▶ Work to do
Find "By looking at" in the data, then restate the line it sits in and every later line word for word, ending with the last line.

(Entries taken from a collection)
• • •

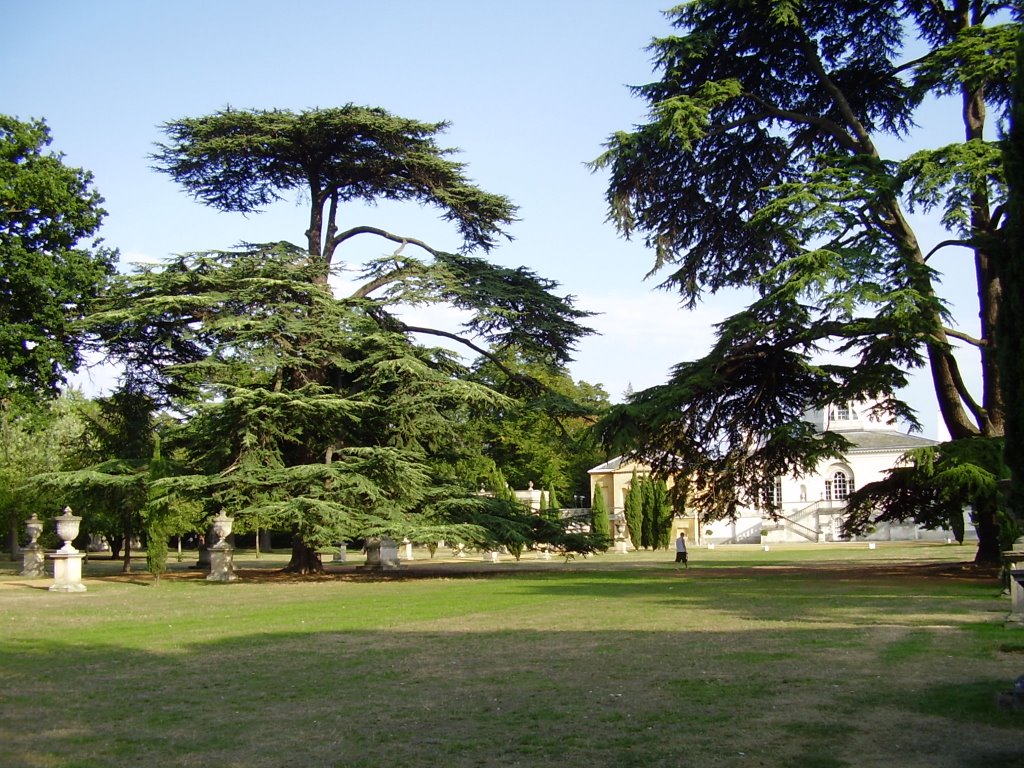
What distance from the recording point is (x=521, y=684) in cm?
834

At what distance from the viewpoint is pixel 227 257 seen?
26938mm

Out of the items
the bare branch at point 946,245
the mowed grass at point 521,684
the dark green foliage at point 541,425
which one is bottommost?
the mowed grass at point 521,684

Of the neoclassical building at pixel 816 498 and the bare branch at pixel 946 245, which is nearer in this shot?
the bare branch at pixel 946 245

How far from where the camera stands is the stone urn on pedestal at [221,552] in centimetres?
2419

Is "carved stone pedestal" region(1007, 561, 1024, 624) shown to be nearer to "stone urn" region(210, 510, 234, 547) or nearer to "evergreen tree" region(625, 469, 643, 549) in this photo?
"stone urn" region(210, 510, 234, 547)

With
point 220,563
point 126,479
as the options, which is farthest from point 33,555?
point 220,563

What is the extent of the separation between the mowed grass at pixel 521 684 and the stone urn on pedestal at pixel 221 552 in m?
7.53

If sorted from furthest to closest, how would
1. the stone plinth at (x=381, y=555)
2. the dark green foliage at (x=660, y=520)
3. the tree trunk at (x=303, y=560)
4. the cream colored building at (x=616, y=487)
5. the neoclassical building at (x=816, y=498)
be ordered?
1. the neoclassical building at (x=816, y=498)
2. the cream colored building at (x=616, y=487)
3. the dark green foliage at (x=660, y=520)
4. the stone plinth at (x=381, y=555)
5. the tree trunk at (x=303, y=560)

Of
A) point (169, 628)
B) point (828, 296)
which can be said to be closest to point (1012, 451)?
point (169, 628)

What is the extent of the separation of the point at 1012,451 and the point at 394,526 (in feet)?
64.0

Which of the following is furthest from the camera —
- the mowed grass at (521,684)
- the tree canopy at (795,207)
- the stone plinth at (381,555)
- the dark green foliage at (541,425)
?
the stone plinth at (381,555)

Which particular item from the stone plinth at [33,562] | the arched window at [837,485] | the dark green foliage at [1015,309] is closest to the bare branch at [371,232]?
the stone plinth at [33,562]

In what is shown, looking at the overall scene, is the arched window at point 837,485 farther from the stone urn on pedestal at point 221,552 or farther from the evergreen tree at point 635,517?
the stone urn on pedestal at point 221,552

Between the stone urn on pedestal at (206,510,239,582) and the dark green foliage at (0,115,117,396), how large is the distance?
6.79m
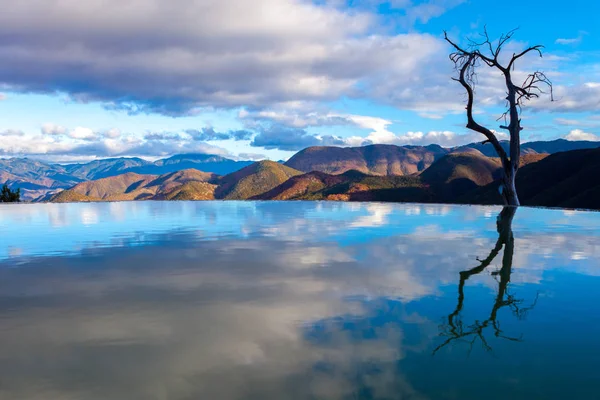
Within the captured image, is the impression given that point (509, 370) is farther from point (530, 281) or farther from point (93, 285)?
point (93, 285)

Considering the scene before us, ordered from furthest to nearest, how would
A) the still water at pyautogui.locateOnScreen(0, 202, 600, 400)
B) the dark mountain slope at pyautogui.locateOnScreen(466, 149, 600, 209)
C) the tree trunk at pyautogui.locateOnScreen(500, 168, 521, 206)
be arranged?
the dark mountain slope at pyautogui.locateOnScreen(466, 149, 600, 209) → the tree trunk at pyautogui.locateOnScreen(500, 168, 521, 206) → the still water at pyautogui.locateOnScreen(0, 202, 600, 400)

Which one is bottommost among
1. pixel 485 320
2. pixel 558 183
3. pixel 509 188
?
pixel 485 320

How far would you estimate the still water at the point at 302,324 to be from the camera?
5.66 m

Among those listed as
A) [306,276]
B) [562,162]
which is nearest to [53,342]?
[306,276]

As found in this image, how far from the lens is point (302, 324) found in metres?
8.02

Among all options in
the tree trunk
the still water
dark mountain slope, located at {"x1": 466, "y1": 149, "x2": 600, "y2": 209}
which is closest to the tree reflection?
the still water

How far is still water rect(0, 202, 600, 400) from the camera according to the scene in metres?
5.66

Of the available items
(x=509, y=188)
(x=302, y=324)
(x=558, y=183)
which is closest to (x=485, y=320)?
(x=302, y=324)

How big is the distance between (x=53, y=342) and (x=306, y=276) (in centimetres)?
656

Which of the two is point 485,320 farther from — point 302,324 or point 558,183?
point 558,183

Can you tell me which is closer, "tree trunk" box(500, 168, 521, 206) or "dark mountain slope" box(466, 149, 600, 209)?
"tree trunk" box(500, 168, 521, 206)

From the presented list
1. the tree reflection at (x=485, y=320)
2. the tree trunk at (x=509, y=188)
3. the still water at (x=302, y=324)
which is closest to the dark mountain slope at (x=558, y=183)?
the tree trunk at (x=509, y=188)

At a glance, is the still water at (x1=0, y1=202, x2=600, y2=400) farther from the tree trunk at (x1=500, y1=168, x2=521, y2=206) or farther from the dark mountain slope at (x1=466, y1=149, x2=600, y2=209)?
the dark mountain slope at (x1=466, y1=149, x2=600, y2=209)

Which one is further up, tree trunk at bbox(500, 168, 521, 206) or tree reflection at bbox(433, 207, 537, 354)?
tree trunk at bbox(500, 168, 521, 206)
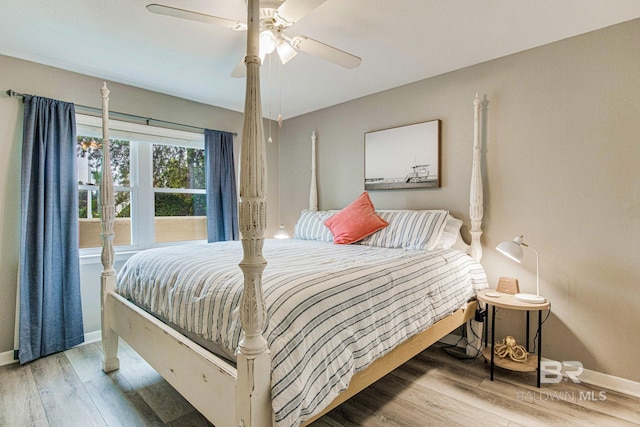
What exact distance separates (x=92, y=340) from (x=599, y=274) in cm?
397

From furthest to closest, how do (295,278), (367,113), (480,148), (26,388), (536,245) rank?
(367,113) → (480,148) → (536,245) → (26,388) → (295,278)

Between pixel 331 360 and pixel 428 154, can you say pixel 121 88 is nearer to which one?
pixel 428 154

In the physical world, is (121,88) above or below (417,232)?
above

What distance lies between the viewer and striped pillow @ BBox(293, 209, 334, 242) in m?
3.21

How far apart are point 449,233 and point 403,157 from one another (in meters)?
0.89

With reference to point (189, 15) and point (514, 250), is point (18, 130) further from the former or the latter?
point (514, 250)

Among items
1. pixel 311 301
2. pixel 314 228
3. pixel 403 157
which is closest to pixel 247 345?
pixel 311 301

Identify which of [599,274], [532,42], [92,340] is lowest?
[92,340]

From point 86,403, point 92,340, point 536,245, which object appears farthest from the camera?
point 92,340

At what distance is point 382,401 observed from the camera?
1943mm

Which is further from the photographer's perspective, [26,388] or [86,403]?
[26,388]

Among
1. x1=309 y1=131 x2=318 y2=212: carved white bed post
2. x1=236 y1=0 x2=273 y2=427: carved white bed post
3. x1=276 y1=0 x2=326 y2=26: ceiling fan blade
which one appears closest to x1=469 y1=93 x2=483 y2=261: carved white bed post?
x1=276 y1=0 x2=326 y2=26: ceiling fan blade

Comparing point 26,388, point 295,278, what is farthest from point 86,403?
point 295,278

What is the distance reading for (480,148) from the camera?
2615 mm
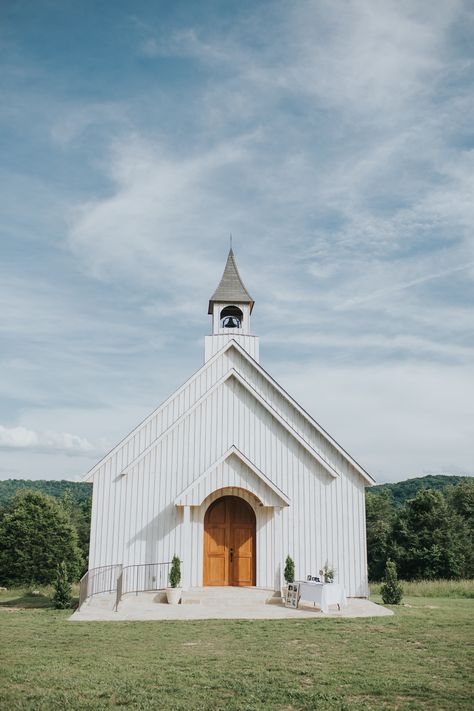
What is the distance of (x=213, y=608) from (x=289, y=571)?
9.32ft

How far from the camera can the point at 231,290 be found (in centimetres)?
2405

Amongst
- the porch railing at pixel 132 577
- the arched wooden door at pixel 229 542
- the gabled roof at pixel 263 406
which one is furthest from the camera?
the gabled roof at pixel 263 406

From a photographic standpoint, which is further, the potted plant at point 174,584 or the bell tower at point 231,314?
the bell tower at point 231,314

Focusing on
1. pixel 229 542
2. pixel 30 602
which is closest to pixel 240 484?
pixel 229 542

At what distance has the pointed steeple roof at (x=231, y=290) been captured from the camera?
2367 centimetres

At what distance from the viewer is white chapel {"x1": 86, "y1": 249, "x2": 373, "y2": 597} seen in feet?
60.5

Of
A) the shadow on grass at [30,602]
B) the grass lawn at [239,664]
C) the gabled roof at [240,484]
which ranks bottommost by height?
the shadow on grass at [30,602]

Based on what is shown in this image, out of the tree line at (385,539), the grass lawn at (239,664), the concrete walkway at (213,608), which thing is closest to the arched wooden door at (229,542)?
the concrete walkway at (213,608)

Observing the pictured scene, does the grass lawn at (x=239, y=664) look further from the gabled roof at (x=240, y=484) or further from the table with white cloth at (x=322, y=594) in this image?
the gabled roof at (x=240, y=484)

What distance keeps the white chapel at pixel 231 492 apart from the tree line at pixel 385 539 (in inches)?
930

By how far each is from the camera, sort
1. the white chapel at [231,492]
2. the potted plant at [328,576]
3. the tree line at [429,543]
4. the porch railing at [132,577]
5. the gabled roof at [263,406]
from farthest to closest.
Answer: the tree line at [429,543] < the gabled roof at [263,406] < the white chapel at [231,492] < the porch railing at [132,577] < the potted plant at [328,576]

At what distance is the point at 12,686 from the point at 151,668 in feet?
6.64

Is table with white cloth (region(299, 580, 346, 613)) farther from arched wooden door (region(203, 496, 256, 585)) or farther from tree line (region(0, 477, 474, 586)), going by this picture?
tree line (region(0, 477, 474, 586))

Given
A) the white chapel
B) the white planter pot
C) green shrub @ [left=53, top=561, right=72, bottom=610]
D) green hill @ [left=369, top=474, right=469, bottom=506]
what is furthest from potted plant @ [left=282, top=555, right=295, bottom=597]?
green hill @ [left=369, top=474, right=469, bottom=506]
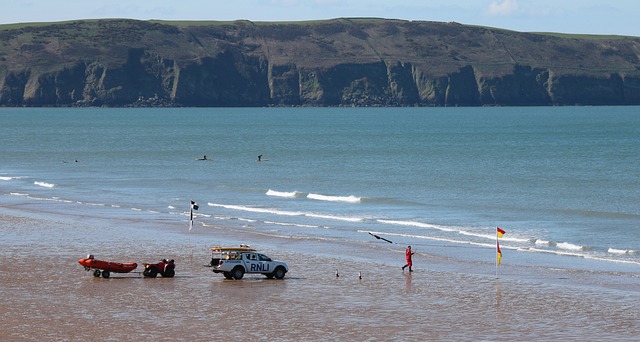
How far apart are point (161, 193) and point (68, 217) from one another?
55.7 feet

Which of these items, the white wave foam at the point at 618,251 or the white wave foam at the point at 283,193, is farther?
the white wave foam at the point at 283,193

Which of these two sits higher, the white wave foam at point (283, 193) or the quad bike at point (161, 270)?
the white wave foam at point (283, 193)

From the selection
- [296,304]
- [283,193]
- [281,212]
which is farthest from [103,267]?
[283,193]

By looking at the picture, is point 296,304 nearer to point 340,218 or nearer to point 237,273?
point 237,273

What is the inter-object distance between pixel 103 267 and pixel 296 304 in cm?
864

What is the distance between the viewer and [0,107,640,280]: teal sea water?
52688mm

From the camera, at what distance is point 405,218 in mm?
61312

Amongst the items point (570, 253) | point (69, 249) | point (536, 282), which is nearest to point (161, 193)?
point (69, 249)

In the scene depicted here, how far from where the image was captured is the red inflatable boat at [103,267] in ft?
129

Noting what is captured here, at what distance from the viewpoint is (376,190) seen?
261 ft

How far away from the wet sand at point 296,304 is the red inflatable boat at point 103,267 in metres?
0.36

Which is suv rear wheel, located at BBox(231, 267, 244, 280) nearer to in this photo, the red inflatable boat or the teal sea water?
the red inflatable boat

• • •

▶ Exercise response
By looking at the picture, is point 296,304 nearer to point 340,218 or nearer to point 237,273?
point 237,273

What is the inter-object distance between pixel 103 267 and pixel 296 304 in cm?
864

What is the distance between the viewer and [0,107,640,280]: teal sea water?
52688mm

From the camera, at what distance is point 405,218 in mm?
61312

Amongst the items point (570, 253) | point (69, 249) | point (536, 282), which is nearest to point (161, 193)?
point (69, 249)

In the scene depicted here, how far from where the image was captured is the red inflatable boat at [103,267] in ft?
129

Noting what is captured here, at what distance from the viewpoint is (376,190) seen?
261 ft

How far away from the wet sand at point 296,304 is the red inflatable boat at point 103,267 in metres?
0.36

Which is suv rear wheel, located at BBox(231, 267, 244, 280) nearer to in this photo, the red inflatable boat or the teal sea water?
the red inflatable boat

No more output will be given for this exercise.